Caption-style text data:
[Start of Attachment]
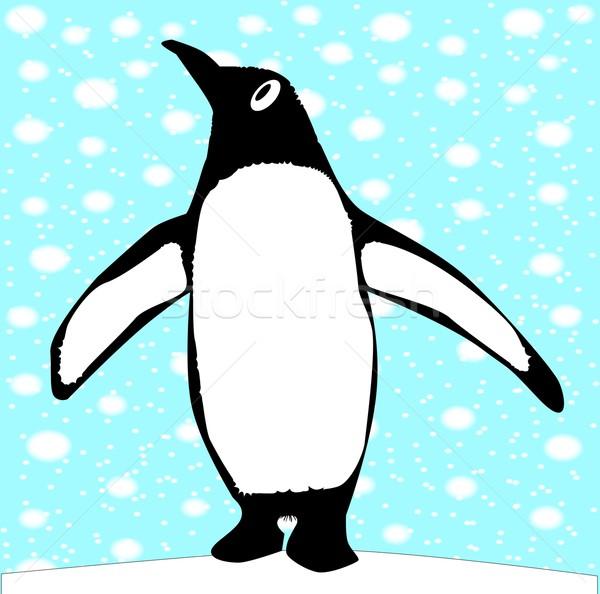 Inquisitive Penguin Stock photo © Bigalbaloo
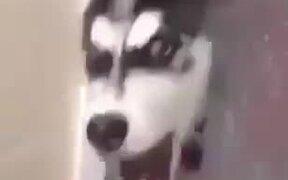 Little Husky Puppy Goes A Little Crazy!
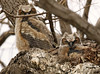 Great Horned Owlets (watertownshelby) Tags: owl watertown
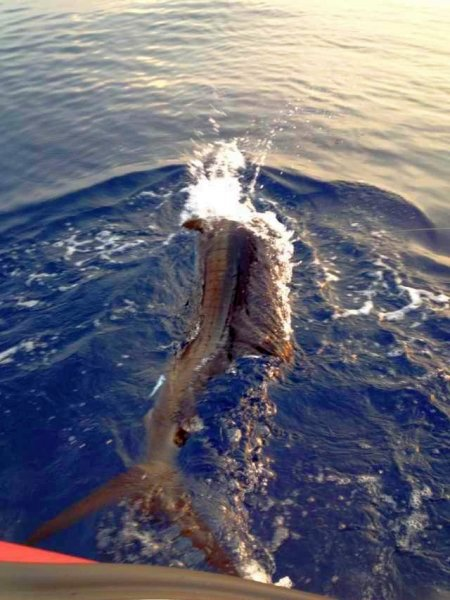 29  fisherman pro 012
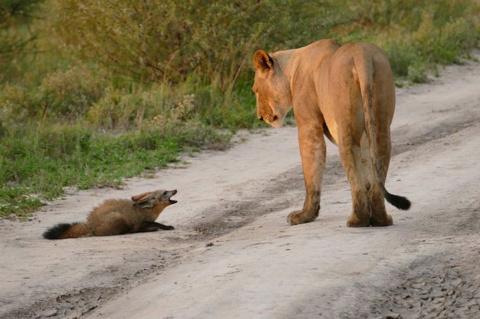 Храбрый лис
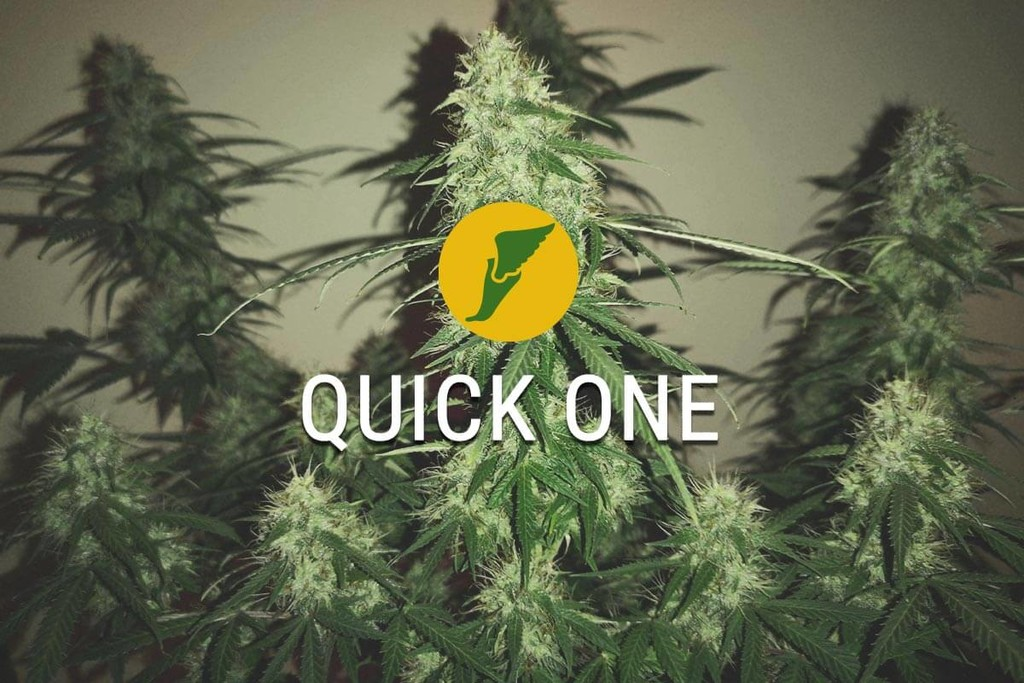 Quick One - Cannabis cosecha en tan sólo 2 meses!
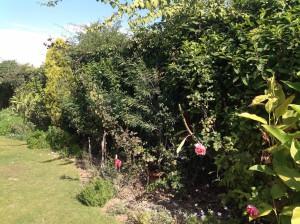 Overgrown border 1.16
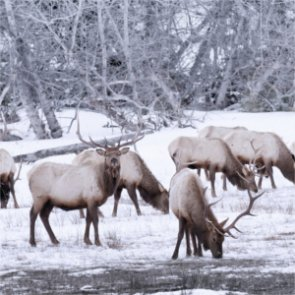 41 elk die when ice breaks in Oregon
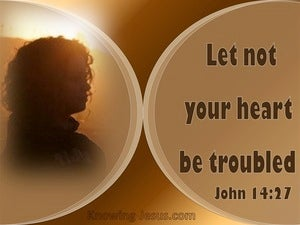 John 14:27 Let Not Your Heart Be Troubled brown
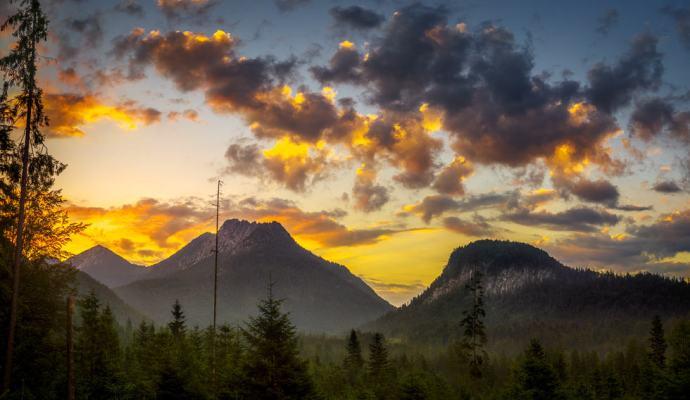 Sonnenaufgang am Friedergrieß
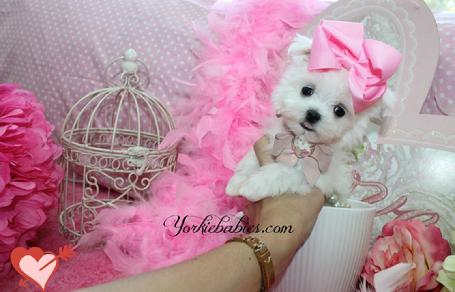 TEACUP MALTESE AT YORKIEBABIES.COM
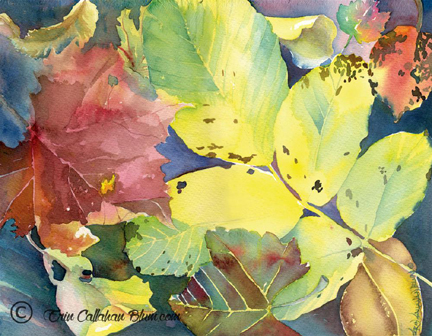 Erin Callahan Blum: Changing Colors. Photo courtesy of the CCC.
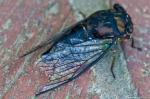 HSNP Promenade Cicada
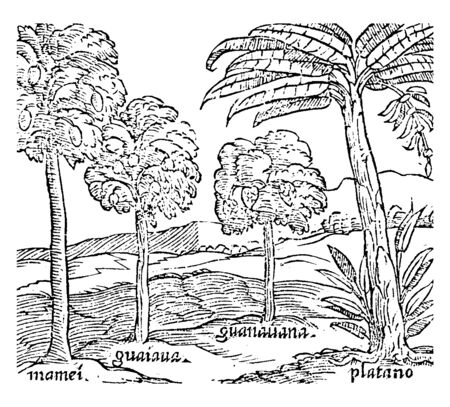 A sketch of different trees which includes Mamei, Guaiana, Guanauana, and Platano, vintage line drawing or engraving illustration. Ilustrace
[End of Attachment]
Aim of the exercise:
Repeat exactly, please: transcribe each entry and leave out the pictures.

Task answer:
 Inquisitive Penguin Stock photo © Bigalbaloo
 Little Husky Puppy Goes A Little Crazy!
 Great Horned Owlets (watertownshelby) Tags: owl watertown
 29  fisherman pro 012
 Храбрый лис
 Quick One - Cannabis cosecha en tan sólo 2 meses!
 Overgrown border 1.16
 41 elk die when ice breaks in Oregon
 John 14:27 Let Not Your Heart Be Troubled brown
 Sonnenaufgang am Friedergrieß
 TEACUP MALTESE AT YORKIEBABIES.COM
 Erin Callahan Blum: Changing Colors. Photo courtesy of the CCC.
 HSNP Promenade Cicada
 A sketch of different trees which includes Mamei, Guaiana, Guanauana, and Platano, vintage line drawing or engraving illustration. Ilustrace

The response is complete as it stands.